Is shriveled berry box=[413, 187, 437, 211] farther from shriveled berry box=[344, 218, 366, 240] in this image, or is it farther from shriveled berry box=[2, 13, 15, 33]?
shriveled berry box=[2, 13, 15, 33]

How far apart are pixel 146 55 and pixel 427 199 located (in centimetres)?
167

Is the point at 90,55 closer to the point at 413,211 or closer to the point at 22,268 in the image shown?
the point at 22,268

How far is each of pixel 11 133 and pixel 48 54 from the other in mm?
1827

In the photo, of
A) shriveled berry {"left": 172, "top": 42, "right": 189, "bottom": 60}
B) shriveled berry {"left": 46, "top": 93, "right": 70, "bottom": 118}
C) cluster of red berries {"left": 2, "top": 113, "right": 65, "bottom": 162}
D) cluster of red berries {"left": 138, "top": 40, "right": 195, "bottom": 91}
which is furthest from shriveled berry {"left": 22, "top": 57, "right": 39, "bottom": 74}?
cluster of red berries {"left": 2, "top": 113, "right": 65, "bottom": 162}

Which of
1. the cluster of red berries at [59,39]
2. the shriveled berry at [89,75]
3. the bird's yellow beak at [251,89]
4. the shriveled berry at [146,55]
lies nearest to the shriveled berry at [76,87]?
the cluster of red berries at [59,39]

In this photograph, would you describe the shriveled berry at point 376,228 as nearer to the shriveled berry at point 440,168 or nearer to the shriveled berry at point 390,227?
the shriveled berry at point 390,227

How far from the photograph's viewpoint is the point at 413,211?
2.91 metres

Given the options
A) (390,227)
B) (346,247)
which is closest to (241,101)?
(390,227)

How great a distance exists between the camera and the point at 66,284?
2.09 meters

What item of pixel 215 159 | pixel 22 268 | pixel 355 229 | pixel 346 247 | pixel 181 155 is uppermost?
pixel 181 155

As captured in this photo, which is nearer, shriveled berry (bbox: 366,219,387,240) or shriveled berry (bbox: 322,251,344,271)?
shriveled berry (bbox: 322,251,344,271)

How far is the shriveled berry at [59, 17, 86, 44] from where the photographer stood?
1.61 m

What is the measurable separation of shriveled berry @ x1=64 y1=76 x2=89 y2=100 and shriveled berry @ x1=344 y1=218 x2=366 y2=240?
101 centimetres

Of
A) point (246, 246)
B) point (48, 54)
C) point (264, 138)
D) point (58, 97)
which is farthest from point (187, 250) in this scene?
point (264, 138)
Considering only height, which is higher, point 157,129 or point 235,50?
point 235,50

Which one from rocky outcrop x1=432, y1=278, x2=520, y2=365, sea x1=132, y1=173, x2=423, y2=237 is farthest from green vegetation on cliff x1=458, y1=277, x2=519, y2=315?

★ ★ ★ ★ ★ ★ ★

• Exercise instructions
Copy the entries above word for word, starting at the line that contains "In this photograph, would" and ending after the line that contains "2.91 metres".

• Correct response
In this photograph, would you describe the shriveled berry at point 376,228 as nearer to the shriveled berry at point 440,168 or nearer to the shriveled berry at point 390,227?
the shriveled berry at point 390,227

How far from the photograph's viewpoint is the point at 413,211?
2.91 metres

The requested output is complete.